[Opening ENTRIES SUPPLIED section]
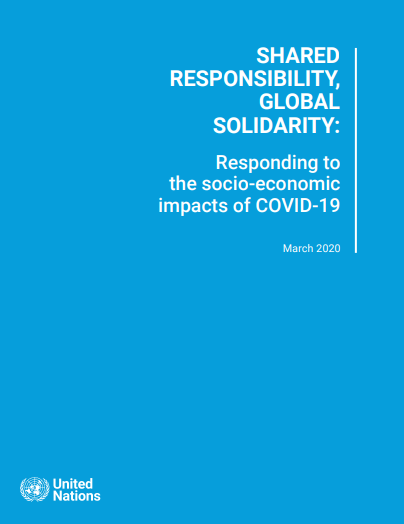 Shared Responsability, Global Solidarity: Responding to the socio-economic impacts of COVID-19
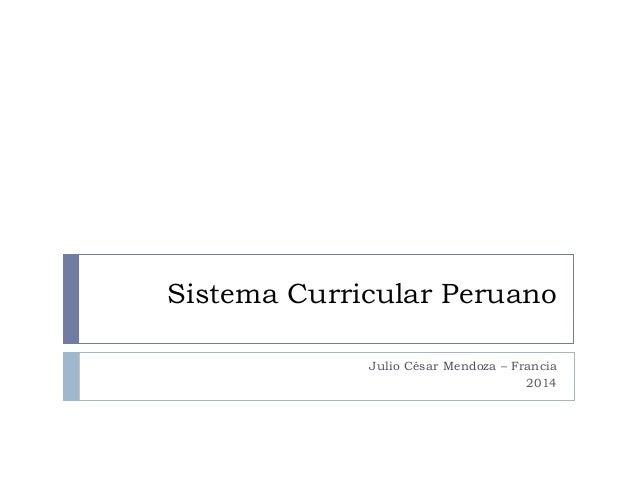 Sistema Curricular Peruano Julio César Mendoza – Francia 2014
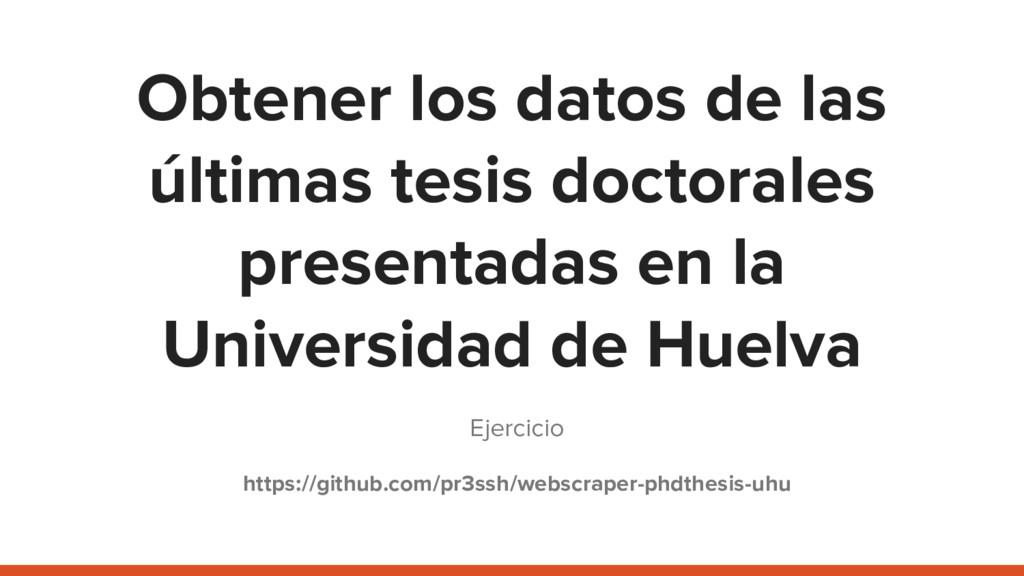 Obtener los datos de las últimas tesis doctoral...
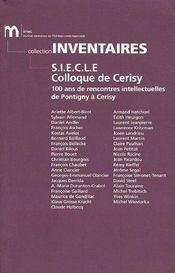 S.i.e.c.l.e colloque de cerisy - 100 ans de rencontre intellectuelles de pontigny a cerisy - Intérieur - Format classique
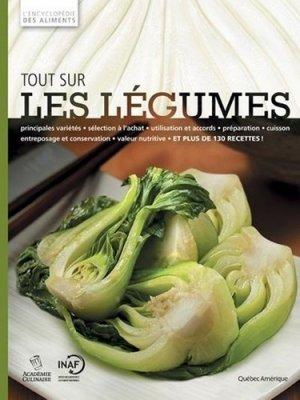 Tout sur les légumes - quebec amerique - 9782764411247 -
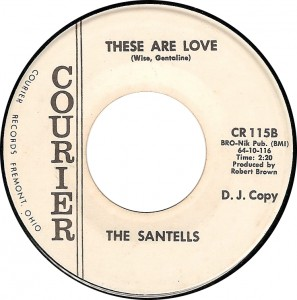 The Santells, These Are Love (Courier CR 115B)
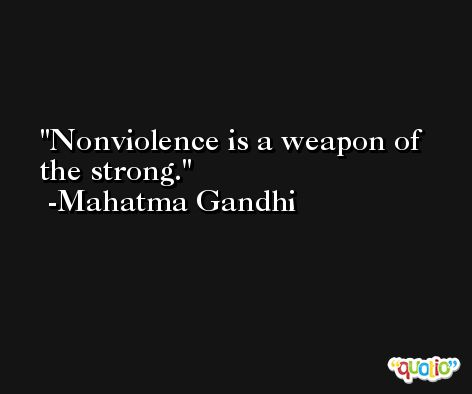 Nonviolence is a weapon of the strong. -Mahatma Gandhi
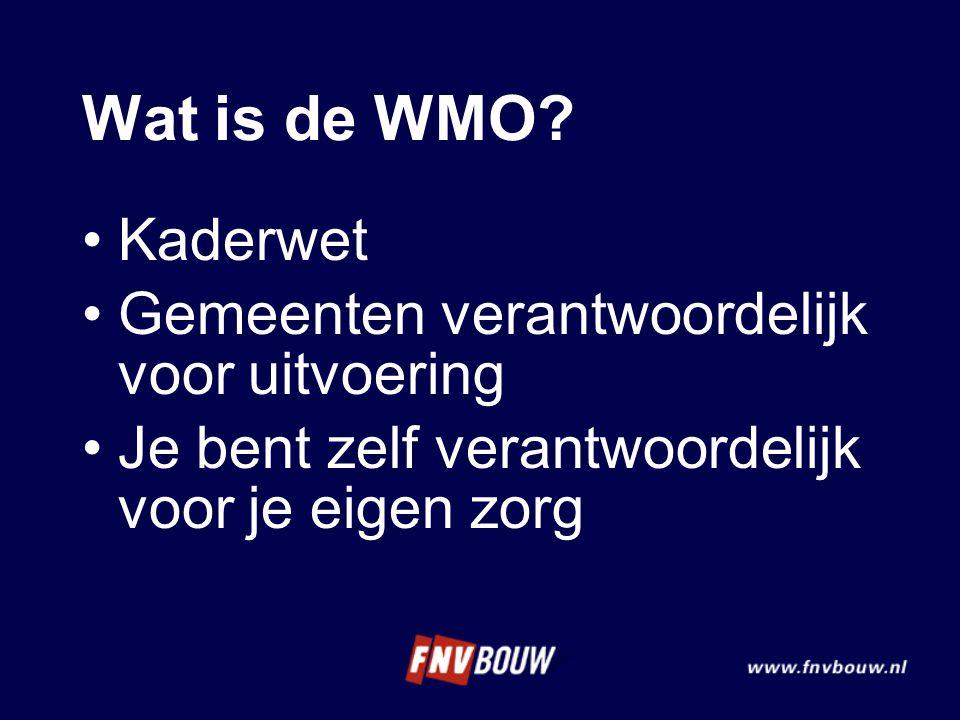 Wat is de WMO Kaderwet Gemeenten verantwoordelijk voor uitvoering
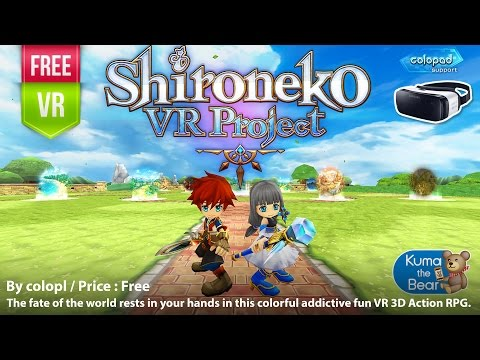 Shironeko VR Project for Gear VR - Great action adventure VR 3D with colurful, fun and free.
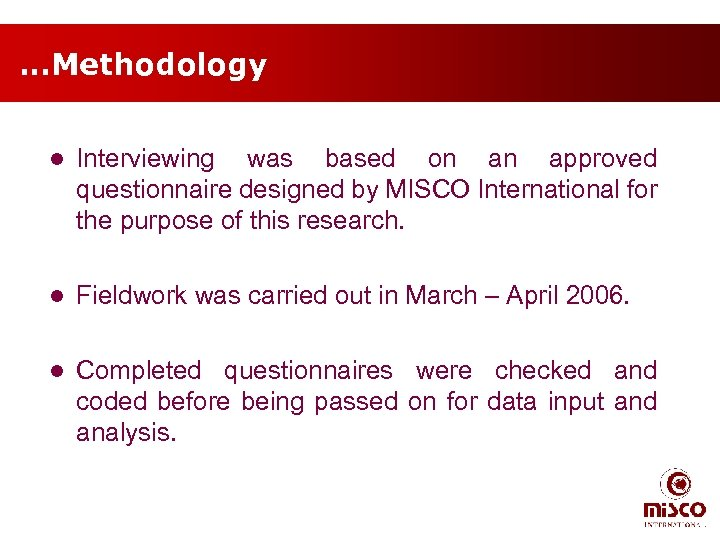 …Methodology l Interviewing was based on an approved questionnaire designed by MISCO International for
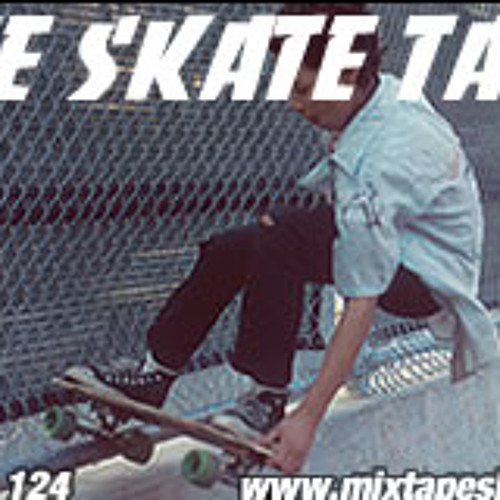 MIXTAPE 124 - THE SKATE TAPE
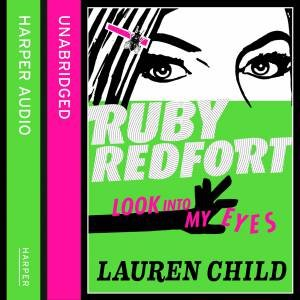 Ruby Redfort - Look Into My Eyes (Unabridged Edition) by Lauren Child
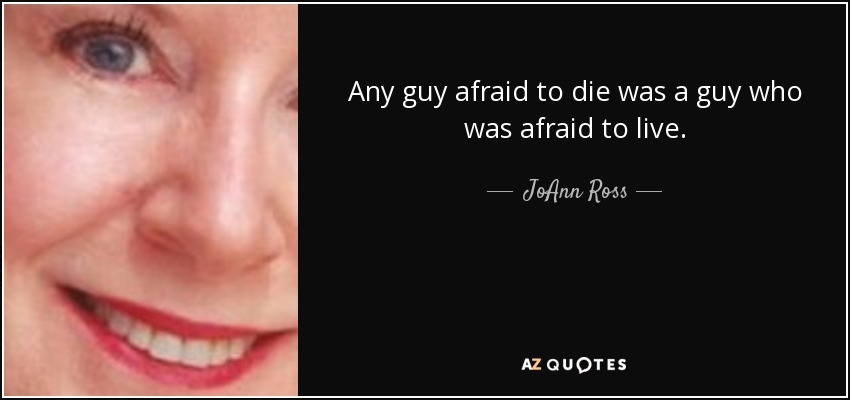 Any guy afraid to die was a guy who was afraid to live. - JoAnn Ross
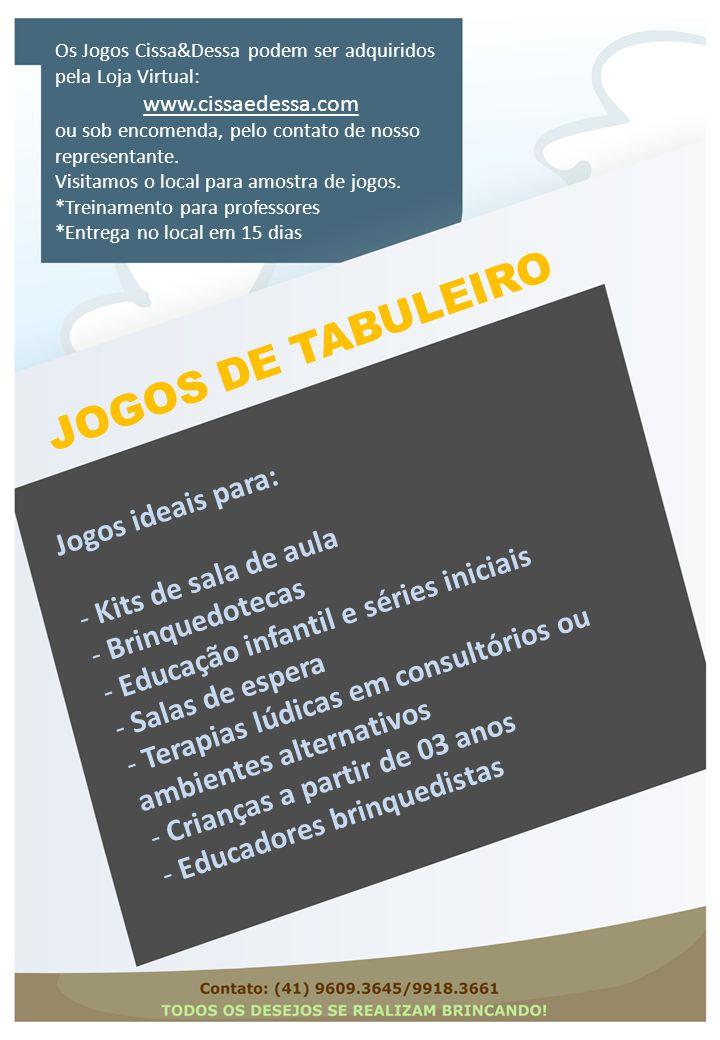 JOGOS DE TABULEIRO Jogos ideais para: Kits de sala de aula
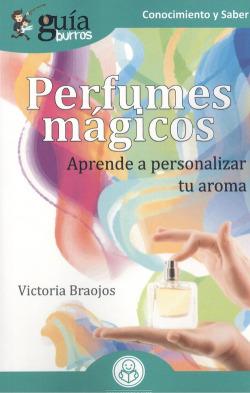 Gu¡aBurros Perfumes mágicos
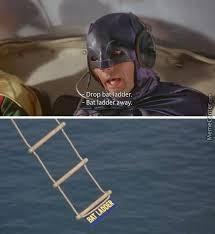 Ladder Meme - nananananna bat ladder by watermelonhero meme center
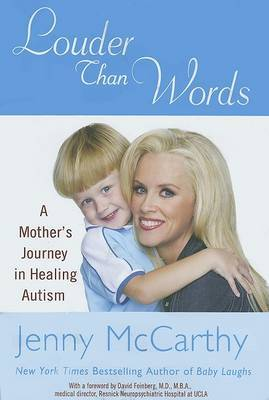 Louder Than Words: A Mother's Journey in Healing Autism by Jenny Mccarthy image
[Closing ENTRIES SUPPLIED section]
> WHAT YOU WILL DO: Copy word for word the lines of the records above from the one with "S.i.e.c.l.e colloque de" up to and including the one with "Gu¡aBurros Perfumes mágicos". Skip the pictures.

> SOLUTION BELOW:
 S.i.e.c.l.e colloque de cerisy - 100 ans de rencontre intellectuelles de pontigny a cerisy - Intérieur - Format classique
 Tout sur les légumes - quebec amerique - 9782764411247 -
 The Santells, These Are Love (Courier CR 115B)
 Nonviolence is a weapon of the strong. -Mahatma Gandhi
 Wat is de WMO Kaderwet Gemeenten verantwoordelijk voor uitvoering
 Shironeko VR Project for Gear VR - Great action adventure VR 3D with colurful, fun and free.
 …Methodology l Interviewing was based on an approved questionnaire designed by MISCO International for
 MIXTAPE 124 - THE SKATE TAPE
 Ruby Redfort - Look Into My Eyes (Unabridged Edition) by Lauren Child
 Any guy afraid to die was a guy who was afraid to live. - JoAnn Ross
 JOGOS DE TABULEIRO Jogos ideais para: Kits de sala de aula
 Gu¡aBurros Perfumes mágicos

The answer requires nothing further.